(Collected data)
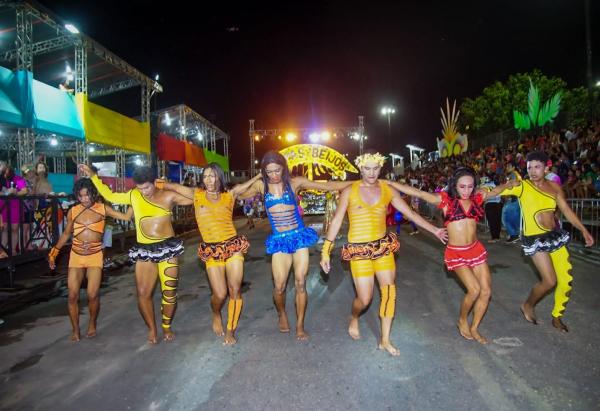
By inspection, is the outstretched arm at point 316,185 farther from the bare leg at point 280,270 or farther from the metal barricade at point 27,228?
the metal barricade at point 27,228

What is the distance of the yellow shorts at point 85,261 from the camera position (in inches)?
191

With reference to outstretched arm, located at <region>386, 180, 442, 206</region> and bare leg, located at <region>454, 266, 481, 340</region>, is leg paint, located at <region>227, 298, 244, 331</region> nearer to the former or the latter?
outstretched arm, located at <region>386, 180, 442, 206</region>

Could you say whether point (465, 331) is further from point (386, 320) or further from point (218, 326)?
point (218, 326)

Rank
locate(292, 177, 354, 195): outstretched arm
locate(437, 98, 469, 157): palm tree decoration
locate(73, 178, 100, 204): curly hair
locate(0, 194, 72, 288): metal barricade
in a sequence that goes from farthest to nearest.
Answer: locate(437, 98, 469, 157): palm tree decoration, locate(0, 194, 72, 288): metal barricade, locate(73, 178, 100, 204): curly hair, locate(292, 177, 354, 195): outstretched arm

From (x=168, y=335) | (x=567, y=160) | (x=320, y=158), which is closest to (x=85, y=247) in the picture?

▸ **TASK BRIEF**
Write out every one of the records above word for word, leaving out the pictures.

▸ **ANSWER TO THE TASK**
By inspection, is the outstretched arm at point 316,185 farther from the bare leg at point 280,270 or farther from the metal barricade at point 27,228?
the metal barricade at point 27,228

What is the distance of the yellow shorts at point 85,261 from the camera position (in inches)?
191

With reference to outstretched arm, located at <region>386, 180, 442, 206</region> and bare leg, located at <region>454, 266, 481, 340</region>, is leg paint, located at <region>227, 298, 244, 331</region> nearer to the former or the latter?
outstretched arm, located at <region>386, 180, 442, 206</region>

Could you say whether point (465, 331) is further from point (386, 320) or further from point (218, 326)?
point (218, 326)

Rank
locate(292, 177, 354, 195): outstretched arm
locate(437, 98, 469, 157): palm tree decoration
locate(73, 178, 100, 204): curly hair
locate(0, 194, 72, 288): metal barricade
in a sequence that goes from farthest to nearest.
Answer: locate(437, 98, 469, 157): palm tree decoration, locate(0, 194, 72, 288): metal barricade, locate(73, 178, 100, 204): curly hair, locate(292, 177, 354, 195): outstretched arm

From (x=168, y=335) | (x=567, y=160) | (x=320, y=158), which is closest to (x=85, y=247) in the picture?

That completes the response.